» **Source passage**
....

Because we typically celebrated Thanksgiving in the monastery with the brethren, I’d not been home for Thanksgiving in 6 years. That year, I asked my superiors if I could celebrate my dad’s last Thanksgiving with him and they let me.
I’ll never forget the look of shock and joy on my dad’s face when I surprised him the day before Thanksgiving as I walked up to him and gave him a great big bear hug.
My whole family gathered round and we just stood in the middle of the street holding on to each other embracing that moment as time – and life— seemed to slip like sand through our hands.
Before that final Thanksgiving together, I’d celebrated so many holidays, special moments, non-special moments with my dad. And so many of them I was like a ghost just passing through only moderately present, drifting in and out.
And now. What would I give for just another moment with him?
We have such precious little time here on this earth. And God gave us the families and relationships we have right now, at this very Thanksgiving and holiday season for a reason.

....

» **Supplied data**

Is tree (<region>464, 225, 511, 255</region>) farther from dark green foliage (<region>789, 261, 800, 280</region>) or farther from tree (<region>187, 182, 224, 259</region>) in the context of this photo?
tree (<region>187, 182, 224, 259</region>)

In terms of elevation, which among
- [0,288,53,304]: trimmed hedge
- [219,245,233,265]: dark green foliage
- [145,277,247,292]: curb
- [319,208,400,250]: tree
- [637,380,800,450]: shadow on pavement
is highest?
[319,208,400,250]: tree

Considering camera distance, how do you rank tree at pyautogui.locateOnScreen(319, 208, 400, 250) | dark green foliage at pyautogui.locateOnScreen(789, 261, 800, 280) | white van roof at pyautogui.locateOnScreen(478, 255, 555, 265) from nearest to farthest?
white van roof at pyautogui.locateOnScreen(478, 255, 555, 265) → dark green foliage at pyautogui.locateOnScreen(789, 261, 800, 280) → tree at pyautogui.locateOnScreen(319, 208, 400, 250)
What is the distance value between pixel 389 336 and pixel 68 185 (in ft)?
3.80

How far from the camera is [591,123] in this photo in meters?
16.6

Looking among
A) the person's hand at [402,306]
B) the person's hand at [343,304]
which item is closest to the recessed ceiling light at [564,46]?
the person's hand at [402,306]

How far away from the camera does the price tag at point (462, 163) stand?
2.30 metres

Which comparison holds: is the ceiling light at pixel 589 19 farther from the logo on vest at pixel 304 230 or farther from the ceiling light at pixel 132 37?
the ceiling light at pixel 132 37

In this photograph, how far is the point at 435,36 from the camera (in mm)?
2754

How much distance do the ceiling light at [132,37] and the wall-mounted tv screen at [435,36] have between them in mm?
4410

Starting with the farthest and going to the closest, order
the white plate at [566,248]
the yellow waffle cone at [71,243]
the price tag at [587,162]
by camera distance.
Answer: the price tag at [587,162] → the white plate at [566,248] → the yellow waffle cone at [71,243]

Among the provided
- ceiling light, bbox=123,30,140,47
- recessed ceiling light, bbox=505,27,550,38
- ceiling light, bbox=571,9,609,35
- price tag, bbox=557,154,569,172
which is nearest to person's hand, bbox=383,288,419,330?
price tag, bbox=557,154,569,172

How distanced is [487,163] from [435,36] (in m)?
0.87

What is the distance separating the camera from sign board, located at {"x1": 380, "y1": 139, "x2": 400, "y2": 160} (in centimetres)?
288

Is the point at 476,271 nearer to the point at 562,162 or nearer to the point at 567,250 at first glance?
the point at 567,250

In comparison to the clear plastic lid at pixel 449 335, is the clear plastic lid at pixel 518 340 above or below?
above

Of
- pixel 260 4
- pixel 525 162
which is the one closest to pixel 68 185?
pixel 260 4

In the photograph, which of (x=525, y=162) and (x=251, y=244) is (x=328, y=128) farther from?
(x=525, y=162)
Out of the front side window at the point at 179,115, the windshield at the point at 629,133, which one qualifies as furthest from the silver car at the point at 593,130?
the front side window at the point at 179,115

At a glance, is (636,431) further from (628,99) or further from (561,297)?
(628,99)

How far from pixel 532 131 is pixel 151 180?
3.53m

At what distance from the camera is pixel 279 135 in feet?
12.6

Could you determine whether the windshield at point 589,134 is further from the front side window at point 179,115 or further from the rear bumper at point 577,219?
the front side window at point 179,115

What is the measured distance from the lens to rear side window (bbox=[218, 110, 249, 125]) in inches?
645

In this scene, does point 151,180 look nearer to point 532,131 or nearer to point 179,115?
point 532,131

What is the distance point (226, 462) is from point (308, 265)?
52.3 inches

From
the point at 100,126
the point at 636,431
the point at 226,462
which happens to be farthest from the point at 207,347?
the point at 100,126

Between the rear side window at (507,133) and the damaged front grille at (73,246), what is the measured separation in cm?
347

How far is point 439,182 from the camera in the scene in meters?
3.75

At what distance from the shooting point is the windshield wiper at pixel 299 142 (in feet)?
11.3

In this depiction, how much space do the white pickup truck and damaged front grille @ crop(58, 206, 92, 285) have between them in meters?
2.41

....

» **Challenge A**
In the Thanksgiving reflection, how long had the writer gone without being home for Thanksgiving?
» **Challenge B**
Carry on the Thanksgiving reflection past its final sentence.

» **Written reply A**
Six years.

» **Written reply B**
Our great privilege and opportunity is to seek, with God’s grace, to show up well for those moments. To try our best to be lovingly present to the relationships and people in front of us.
And sometimes this can be hard. But perhaps you remember this story – or you have a similar experience in your life.
It can also be a great help to try to invite God to help us in bringing our best to these relationships. To invite him to live and breathe through us in some mysterious way.
Put It Into Practice This Week
Close your eyes and visualize being with friends or family for Thanksgiving or the next time you’ll be together whenever that is.
Really put yourself in the scene like it's happening.
Now imagine it’s your last Thanksgiving or gathering together. You’ll never have another.
What would you say or do?
Could you actually live at least some of this out?